═══ Input data ═══
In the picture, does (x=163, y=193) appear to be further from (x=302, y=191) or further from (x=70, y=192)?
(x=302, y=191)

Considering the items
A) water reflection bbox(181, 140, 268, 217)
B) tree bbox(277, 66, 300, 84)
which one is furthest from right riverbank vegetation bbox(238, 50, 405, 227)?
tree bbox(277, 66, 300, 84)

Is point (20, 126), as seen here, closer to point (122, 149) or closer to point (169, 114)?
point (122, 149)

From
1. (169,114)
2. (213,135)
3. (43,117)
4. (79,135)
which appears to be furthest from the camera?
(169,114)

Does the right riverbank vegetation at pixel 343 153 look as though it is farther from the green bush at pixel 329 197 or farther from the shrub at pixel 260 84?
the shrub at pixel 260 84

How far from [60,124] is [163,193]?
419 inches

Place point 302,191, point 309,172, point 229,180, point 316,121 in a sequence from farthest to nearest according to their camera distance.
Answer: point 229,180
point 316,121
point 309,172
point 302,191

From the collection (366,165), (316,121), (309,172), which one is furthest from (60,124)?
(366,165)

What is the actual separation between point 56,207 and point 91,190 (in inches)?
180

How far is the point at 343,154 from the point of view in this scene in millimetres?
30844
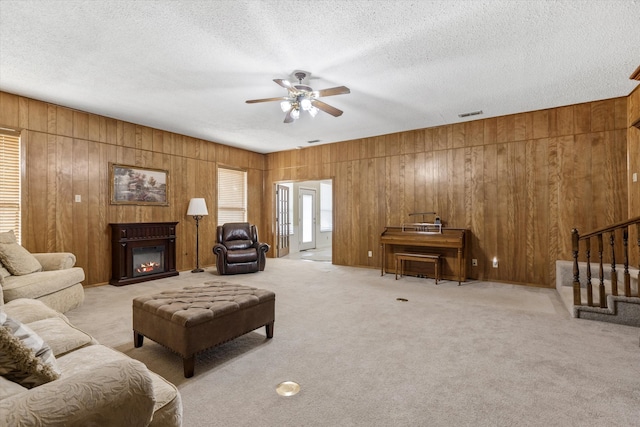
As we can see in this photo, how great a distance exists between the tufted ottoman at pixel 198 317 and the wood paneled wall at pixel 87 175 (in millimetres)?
3107

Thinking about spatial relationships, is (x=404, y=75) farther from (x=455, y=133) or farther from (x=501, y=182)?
(x=501, y=182)

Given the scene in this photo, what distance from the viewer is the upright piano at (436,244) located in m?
5.06

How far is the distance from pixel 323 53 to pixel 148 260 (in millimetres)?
4450

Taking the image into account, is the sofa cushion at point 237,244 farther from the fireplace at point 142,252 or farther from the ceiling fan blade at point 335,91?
the ceiling fan blade at point 335,91

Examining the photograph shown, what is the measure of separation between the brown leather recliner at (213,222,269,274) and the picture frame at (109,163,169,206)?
4.17 feet

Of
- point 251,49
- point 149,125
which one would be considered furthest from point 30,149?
point 251,49

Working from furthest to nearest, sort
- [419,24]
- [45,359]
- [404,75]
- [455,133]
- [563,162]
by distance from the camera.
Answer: [455,133] < [563,162] < [404,75] < [419,24] < [45,359]

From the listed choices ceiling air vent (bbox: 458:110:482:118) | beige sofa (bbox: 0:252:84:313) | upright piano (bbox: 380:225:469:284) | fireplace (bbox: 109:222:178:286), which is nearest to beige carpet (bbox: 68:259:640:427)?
beige sofa (bbox: 0:252:84:313)

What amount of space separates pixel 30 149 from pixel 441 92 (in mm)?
5611

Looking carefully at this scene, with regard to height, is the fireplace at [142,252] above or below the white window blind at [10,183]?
below

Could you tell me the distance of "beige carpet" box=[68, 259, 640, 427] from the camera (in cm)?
179

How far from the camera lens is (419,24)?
8.71 feet

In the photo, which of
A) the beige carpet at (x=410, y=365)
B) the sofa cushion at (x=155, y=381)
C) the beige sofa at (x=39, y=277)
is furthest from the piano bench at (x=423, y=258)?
the beige sofa at (x=39, y=277)

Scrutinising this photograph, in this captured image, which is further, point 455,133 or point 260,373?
point 455,133
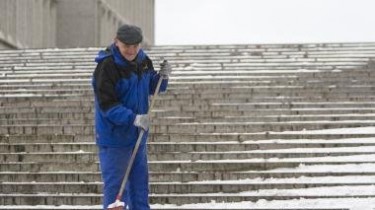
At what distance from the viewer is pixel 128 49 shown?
545 centimetres

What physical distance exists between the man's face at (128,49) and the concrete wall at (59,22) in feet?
71.0

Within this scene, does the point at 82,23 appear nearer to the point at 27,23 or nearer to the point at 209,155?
the point at 27,23

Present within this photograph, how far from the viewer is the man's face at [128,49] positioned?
543 cm

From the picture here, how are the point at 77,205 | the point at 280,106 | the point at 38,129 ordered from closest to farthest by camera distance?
1. the point at 77,205
2. the point at 38,129
3. the point at 280,106

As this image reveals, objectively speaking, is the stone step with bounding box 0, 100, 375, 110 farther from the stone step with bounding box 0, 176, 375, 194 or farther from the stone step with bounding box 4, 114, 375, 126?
the stone step with bounding box 0, 176, 375, 194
═══
■ Given task ■
Rewrite every line of the data above as a numbered list, omitting the blank lines. Leave the pictures out of the list.

■ Task solution ■
1. In the picture, does (x=163, y=193) appear to be further from (x=302, y=191) or further from (x=70, y=192)?
2. (x=302, y=191)
3. Considering the items
4. A) water reflection bbox(181, 140, 268, 217)
5. B) tree bbox(277, 66, 300, 84)
6. which one is furthest from right riverbank vegetation bbox(238, 50, 405, 227)?
7. tree bbox(277, 66, 300, 84)
8. Is point (20, 126), as seen here, closer to point (122, 149) or closer to point (169, 114)?
9. point (122, 149)
10. From
11. 1. (169,114)
12. 2. (213,135)
13. 3. (43,117)
14. 4. (79,135)
15. which appears to be furthest from the camera?
16. (169,114)
17. Does the right riverbank vegetation at pixel 343 153 look as though it is farther from the green bush at pixel 329 197 or farther from the shrub at pixel 260 84?
18. the shrub at pixel 260 84
19. How far from [60,124] is [163,193]?
20. 419 inches
21. Place point 302,191, point 309,172, point 229,180, point 316,121 in a sequence from farthest to nearest according to their camera distance.
22. Answer: point 229,180
23. point 316,121
24. point 309,172
25. point 302,191
26. From the collection (366,165), (316,121), (309,172), which one is furthest from (60,124)?
27. (366,165)
28. What is the actual separation between point 56,207 and point 91,190 (in inches)?
29. 180
30. How far is the point at 343,154 from the point of view in this scene in millimetres?
31. 30844
32. As we can see in this photo, how great a distance exists between the tufted ottoman at pixel 198 317 and the wood paneled wall at pixel 87 175 (in millimetres)?
33. 3107
34. Thinking about spatial relationships, is (x=404, y=75) farther from (x=455, y=133) or farther from (x=501, y=182)?
35. (x=501, y=182)
36. Given the scene in this photo, what distance from the viewer is the upright piano at (436,244) located in m?
37. 5.06
38. How far is the distance from pixel 323 53 to pixel 148 260 (in millimetres)?
39. 4450
40. Taking the image into account, is the sofa cushion at point 237,244 farther from the fireplace at point 142,252 or farther from the ceiling fan blade at point 335,91?
41. the ceiling fan blade at point 335,91
42. Examining the photograph shown, what is the measure of separation between the brown leather recliner at (213,222,269,274) and the picture frame at (109,163,169,206)?
43. 4.17 feet
44. Of
45. - point 251,49
46. - point 149,125
47. which one would be considered furthest from point 30,149?
48. point 251,49
49. Working from furthest to nearest, sort
50. - [419,24]
51. - [45,359]
52. - [404,75]
53. - [455,133]
54. - [563,162]
55. by distance from the camera.
56. Answer: [455,133] < [563,162] < [404,75] < [419,24] < [45,359]
57. From the listed choices ceiling air vent (bbox: 458:110:482:118) | beige sofa (bbox: 0:252:84:313) | upright piano (bbox: 380:225:469:284) | fireplace (bbox: 109:222:178:286), which is nearest to beige carpet (bbox: 68:259:640:427)?
58. beige sofa (bbox: 0:252:84:313)
59. What amount of space separates pixel 30 149 from pixel 441 92 (in mm)?
60. 5611
61. Looking carefully at this scene, with regard to height, is the fireplace at [142,252] above or below the white window blind at [10,183]?
62. below
63. Could you tell me the distance of "beige carpet" box=[68, 259, 640, 427] from the camera (in cm)?
64. 179
65. How far from the camera lens is (419,24)?
66. 8.71 feet
67. In the photo, which of
68. A) the beige carpet at (x=410, y=365)
69. B) the sofa cushion at (x=155, y=381)
70. C) the beige sofa at (x=39, y=277)
71. is furthest from the piano bench at (x=423, y=258)?
72. the beige sofa at (x=39, y=277)
73. Scrutinising this photograph, in this captured image, which is further, point 455,133 or point 260,373?
74. point 455,133
75. At what distance from the viewer is pixel 128 49 shown?
76. 545 centimetres
77. What physical distance exists between the man's face at (128,49) and the concrete wall at (59,22) in feet?
78. 71.0
79. Within this scene, does the point at 82,23 appear nearer to the point at 27,23 or nearer to the point at 209,155?
80. the point at 27,23
81. Present within this photograph, how far from the viewer is the man's face at [128,49] positioned?
82. 543 cm
83. From the picture here, how are the point at 77,205 | the point at 280,106 | the point at 38,129 ordered from closest to farthest by camera distance?
84. 1. the point at 77,205
85. 2. the point at 38,129
86. 3. the point at 280,106
87. As this image reveals, objectively speaking, is the stone step with bounding box 0, 100, 375, 110 farther from the stone step with bounding box 0, 176, 375, 194 or farther from the stone step with bounding box 4, 114, 375, 126?
88. the stone step with bounding box 0, 176, 375, 194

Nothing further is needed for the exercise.